Он вбил в землю под сосной обе рогулины, на расстоянии метра друг от друга, затем нарезал тальниковых прутьев и, положив их вместе с палками около «лестницы», взобрался по ней на сосну. Попросив ребят подавать палки, дедушка положил самую длинную из них на рогулины, а остальные стал укладывать поперёк, одним концом на сучья, а другим — на поперечную длинную палку, закрепляя своё сооружение тальниковыми прутьями. Получился пол. Потом дедушка нагнул верхние ветви сосны и прикрепил их к краям пола — получились стены. Ребята нарвали травы для подстилки. Скрадок вышел отличный. В нём можно было даже сидеть.
— Пяй… пяй… пяй… — тревожно кричала, порхая по веткам, серая птичка величиною с воробья.
— Теперь полезайте вы, — сказал дедушка Гордей, спускаясь на землю.
Ребята мигом оказались в скрадке, а старик тем временем подобрался под черёмуховый куст и осторожно раздвинул ветки.
— Гнездо, — прошептал Дима, приподнимаясь в скрадке.
— Дедушка, а почему одно яйцо больше других? — спросил он, внимательно. разглядывая гнездо.
— Вот молодец, парень, сразу мой секрет раскрыл, — обрадовался дедушка.
В гнезде, искусно сплетённом из травы, мха и тонких прутиков, лежало четыре яйца. Три из них были окрашены в нежноголубой цвет, с яркими крапинками на утолщённых сторонах. Четвёртое же, покрупнее, было менее голубым и не так ярко окраплено.
— Гнездо это, ребята, чечевицы. Слышите, самочка кричит, боится, чтобы не разорили её, — сказал дедушка Гордей, поднявшись на «лестницу». А самца вы знаете, это он нынче утром Витю будил. Он ведь каждый день ищет тебя, внучек. Усядется на вершине дерева и спрашивает у всех пролетающих птиц: Витю-видел… витю-видел… витю-видел…

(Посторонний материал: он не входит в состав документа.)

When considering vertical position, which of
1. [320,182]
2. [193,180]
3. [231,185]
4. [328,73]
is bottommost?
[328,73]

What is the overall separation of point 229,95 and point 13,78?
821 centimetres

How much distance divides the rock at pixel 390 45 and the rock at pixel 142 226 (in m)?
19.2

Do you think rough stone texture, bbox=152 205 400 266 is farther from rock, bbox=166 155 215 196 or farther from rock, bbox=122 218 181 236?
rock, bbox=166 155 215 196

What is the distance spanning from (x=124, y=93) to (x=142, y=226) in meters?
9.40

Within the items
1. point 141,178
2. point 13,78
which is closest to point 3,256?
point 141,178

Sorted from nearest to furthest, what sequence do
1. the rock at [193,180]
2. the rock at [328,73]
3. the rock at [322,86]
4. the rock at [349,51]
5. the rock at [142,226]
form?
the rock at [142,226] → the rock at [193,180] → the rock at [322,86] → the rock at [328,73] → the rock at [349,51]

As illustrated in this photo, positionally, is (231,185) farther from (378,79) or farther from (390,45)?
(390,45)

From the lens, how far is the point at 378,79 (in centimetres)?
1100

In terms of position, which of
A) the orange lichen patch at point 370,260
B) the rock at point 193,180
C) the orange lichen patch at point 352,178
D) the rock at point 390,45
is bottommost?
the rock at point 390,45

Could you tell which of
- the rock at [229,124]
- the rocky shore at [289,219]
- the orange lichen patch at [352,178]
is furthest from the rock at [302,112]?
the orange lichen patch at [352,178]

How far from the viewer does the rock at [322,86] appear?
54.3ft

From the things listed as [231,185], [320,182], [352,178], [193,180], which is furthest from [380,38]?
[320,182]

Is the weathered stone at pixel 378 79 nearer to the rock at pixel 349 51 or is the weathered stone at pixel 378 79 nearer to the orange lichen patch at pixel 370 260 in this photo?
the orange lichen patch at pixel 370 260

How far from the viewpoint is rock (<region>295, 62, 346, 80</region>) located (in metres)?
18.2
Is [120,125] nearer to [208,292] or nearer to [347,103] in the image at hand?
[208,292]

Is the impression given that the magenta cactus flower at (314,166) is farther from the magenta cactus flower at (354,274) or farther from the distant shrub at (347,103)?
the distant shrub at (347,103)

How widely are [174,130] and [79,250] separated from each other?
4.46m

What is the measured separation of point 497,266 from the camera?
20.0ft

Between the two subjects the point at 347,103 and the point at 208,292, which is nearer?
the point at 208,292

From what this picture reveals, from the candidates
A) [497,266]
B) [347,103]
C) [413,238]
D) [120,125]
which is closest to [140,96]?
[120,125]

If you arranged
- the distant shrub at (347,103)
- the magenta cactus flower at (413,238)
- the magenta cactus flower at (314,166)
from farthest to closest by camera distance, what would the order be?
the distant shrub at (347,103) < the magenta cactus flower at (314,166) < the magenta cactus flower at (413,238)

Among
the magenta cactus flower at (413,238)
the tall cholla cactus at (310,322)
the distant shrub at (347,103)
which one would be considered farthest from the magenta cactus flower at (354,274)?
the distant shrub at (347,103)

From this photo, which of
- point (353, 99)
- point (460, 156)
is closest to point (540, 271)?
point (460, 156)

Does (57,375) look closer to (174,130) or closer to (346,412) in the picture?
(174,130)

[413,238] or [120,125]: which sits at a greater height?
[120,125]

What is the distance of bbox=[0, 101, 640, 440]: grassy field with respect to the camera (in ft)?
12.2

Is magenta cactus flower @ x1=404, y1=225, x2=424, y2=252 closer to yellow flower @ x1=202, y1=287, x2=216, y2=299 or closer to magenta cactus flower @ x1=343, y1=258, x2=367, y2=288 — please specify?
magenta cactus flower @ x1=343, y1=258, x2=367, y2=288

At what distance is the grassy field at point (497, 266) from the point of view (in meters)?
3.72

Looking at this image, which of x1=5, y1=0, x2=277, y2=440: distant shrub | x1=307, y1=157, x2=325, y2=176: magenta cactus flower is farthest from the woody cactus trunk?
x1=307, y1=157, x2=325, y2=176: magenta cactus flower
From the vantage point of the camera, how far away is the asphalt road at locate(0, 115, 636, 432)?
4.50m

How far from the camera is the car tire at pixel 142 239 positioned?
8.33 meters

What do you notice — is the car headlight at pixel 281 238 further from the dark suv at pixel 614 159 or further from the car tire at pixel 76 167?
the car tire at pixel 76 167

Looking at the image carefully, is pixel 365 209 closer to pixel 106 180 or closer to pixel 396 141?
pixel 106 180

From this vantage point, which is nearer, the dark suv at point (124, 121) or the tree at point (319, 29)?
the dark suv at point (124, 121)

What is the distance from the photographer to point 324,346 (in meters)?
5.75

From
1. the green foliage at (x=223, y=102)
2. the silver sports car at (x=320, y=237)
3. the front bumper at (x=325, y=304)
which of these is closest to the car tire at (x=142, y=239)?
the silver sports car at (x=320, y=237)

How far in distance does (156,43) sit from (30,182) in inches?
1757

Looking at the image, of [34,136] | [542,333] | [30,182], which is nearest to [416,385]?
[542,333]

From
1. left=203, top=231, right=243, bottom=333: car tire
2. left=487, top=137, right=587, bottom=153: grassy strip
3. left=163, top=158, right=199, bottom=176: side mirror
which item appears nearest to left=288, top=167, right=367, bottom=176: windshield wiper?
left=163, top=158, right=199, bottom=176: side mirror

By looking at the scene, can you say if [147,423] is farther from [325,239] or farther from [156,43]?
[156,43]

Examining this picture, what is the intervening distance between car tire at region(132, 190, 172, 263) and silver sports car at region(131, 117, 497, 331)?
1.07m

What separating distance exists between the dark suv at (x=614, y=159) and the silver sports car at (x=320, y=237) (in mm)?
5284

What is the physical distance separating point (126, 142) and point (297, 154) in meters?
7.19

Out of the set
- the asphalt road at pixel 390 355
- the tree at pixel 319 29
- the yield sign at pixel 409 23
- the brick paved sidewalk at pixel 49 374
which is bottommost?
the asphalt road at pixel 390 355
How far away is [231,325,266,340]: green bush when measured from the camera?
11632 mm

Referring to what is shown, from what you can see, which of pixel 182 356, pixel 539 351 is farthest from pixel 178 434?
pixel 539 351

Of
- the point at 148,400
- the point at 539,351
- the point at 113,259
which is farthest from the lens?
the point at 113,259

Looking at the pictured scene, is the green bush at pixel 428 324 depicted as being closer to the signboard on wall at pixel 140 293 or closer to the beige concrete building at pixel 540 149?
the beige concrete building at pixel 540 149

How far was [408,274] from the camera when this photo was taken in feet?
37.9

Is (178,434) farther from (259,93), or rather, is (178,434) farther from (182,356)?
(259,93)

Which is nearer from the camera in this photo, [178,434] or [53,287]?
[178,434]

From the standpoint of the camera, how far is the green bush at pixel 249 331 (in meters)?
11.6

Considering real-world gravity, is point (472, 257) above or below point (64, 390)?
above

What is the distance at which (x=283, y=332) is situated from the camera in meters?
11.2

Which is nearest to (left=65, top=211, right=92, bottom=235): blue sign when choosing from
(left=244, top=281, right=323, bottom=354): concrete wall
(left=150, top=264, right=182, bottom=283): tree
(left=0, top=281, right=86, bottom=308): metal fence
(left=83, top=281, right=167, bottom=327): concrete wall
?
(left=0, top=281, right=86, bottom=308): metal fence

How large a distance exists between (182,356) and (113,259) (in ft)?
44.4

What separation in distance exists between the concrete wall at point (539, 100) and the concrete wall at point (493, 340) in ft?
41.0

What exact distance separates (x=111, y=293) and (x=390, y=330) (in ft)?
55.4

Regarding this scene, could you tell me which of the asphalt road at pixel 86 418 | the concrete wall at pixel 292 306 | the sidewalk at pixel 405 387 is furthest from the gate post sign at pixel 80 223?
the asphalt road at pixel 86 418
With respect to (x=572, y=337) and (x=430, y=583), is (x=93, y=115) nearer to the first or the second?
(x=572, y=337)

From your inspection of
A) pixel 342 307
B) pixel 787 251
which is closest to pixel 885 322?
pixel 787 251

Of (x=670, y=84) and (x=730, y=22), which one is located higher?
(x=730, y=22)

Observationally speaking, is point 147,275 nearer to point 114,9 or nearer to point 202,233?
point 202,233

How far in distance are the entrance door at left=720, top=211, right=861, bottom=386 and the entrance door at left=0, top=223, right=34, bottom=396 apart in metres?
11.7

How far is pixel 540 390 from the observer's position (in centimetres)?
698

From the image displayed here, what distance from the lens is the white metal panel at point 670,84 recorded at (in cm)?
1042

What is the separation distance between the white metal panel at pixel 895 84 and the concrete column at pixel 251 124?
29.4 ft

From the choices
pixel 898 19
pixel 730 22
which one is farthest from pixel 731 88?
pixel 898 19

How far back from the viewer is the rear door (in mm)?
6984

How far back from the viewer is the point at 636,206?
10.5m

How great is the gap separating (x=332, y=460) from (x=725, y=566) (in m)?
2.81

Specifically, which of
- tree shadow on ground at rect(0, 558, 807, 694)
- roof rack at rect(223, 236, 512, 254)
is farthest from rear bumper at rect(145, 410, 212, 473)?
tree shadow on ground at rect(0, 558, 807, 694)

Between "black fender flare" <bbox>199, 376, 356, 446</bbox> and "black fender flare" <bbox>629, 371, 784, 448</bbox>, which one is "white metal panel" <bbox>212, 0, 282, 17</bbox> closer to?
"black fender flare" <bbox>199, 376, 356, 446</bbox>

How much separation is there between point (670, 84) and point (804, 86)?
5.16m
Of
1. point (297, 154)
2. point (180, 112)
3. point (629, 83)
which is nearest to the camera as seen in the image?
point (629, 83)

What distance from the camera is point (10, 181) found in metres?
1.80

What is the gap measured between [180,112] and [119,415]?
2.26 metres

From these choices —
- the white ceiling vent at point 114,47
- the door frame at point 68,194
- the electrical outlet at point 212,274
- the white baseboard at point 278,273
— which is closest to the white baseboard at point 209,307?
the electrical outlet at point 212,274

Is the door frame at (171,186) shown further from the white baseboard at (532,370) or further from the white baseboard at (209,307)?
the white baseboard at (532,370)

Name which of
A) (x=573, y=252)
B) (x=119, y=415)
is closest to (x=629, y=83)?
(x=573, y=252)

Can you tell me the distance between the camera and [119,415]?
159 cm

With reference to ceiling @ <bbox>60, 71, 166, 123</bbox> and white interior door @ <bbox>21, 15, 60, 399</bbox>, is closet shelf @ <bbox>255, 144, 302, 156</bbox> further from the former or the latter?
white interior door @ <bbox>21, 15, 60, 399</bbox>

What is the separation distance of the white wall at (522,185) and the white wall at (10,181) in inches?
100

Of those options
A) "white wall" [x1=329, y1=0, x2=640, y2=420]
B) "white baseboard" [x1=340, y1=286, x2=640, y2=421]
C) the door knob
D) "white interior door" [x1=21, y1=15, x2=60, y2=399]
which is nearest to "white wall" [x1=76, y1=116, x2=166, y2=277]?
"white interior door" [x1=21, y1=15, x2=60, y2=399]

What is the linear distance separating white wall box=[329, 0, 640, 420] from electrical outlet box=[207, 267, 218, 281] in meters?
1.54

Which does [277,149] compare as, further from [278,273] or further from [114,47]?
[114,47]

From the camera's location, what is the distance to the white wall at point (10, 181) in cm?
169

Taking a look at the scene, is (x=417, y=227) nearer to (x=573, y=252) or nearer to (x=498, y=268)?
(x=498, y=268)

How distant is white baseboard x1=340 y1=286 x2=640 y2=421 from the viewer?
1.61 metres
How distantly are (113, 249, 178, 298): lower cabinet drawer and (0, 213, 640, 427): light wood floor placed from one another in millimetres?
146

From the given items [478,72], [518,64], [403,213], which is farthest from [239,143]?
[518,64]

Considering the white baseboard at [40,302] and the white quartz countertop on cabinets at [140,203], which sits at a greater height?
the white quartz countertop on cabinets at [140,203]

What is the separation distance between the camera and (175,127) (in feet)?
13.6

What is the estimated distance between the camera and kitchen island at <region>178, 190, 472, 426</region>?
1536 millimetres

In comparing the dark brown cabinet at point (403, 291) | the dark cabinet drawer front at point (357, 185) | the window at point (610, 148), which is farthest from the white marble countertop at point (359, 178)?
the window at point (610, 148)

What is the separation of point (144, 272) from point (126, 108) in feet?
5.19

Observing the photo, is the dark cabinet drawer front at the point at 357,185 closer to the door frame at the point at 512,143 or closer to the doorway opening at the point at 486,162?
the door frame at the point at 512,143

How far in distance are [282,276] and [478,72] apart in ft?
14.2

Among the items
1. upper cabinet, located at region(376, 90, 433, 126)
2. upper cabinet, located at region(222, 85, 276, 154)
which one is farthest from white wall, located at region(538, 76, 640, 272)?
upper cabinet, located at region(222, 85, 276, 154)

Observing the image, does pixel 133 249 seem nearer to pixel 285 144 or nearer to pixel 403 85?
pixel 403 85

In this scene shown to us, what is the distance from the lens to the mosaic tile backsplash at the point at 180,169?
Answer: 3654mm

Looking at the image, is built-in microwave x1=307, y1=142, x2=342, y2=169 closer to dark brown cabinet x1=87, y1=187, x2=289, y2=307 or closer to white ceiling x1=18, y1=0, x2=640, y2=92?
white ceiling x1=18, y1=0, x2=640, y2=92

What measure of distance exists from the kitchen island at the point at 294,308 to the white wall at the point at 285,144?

Беда у них случилась, ребята. Однажды чечевица отлучилась от гнезда покормиться, мушек половить, червячков поискать, а самец в это время пел и не заметил, как чужая птица, совсем не их породы, подкинула своё яйцо. Самой, видно, неохота возиться с птенцом, она и отдала его чечевицам на воспитание, дескать, выкормят без меня.
— Птица, наверное, ошиблась, приняла чужое гнездо за своё? — спросил Витя.
— Э… внучек, ты хитёр, да я хитрее тебя. Мы же договорились, что не будете расспрашивать. Ваша задача — узнать, какая это птица-бездомница свои яйца в чужие гнёзда кладёт, — сказал дедушка Гордей.
— А может быть это чечевицино яйцо? Ведь у кур бывают и большие яйца и маленькие?!
— Я и говорю — узнать надо. Ежели яйцо своё, то все птенцы будут похожи друг на друга, а ежели чужое, то сходства не будет. Тогда непременно узнать нужно, как живут в одном гнезде птенцы от разных родителей. Это, ребята, интересно, да боюсь, не справиться вам с такой задачей, тут нужно терпенье, а у вас его нет.
— Это нам не справиться? — обиделся Витя.
— Справимся, дедушка, только скажите, когда они выведутся, — уверял Дима.
— Скоро, наверное. Давно уж на яйцах сидит чечевица, — ответил дедушка, слезая с дерева.
Слезли и ребята.
— Ну, теперь пора и домой. Слышите? Жучка лает, наверное, колхозники приехали с посудой, завтра начнём мёд качать.
Путешественники вышли на поляну и увидели возле пасеки лошадь.
— Приехали, — сказал дедушка и прибавил шаг.
— Побежали вперёд! — крикнул Витя, бросаясь с Димой взапуски.
Около лошади Витя и Дима остановились. Та приподняла голову и, медленно дожёвывая пучок зелёной травы, равнодушно посмотрела на ребят.
— Какая| смешная лошадяка, — произнёс Дима. — Живот большой, губа отвисла. — Он погладил её по шее, «Лошадяка» покачала одобрительно головой, отмахнула хвостом наседавших паутов и продолжала жевать.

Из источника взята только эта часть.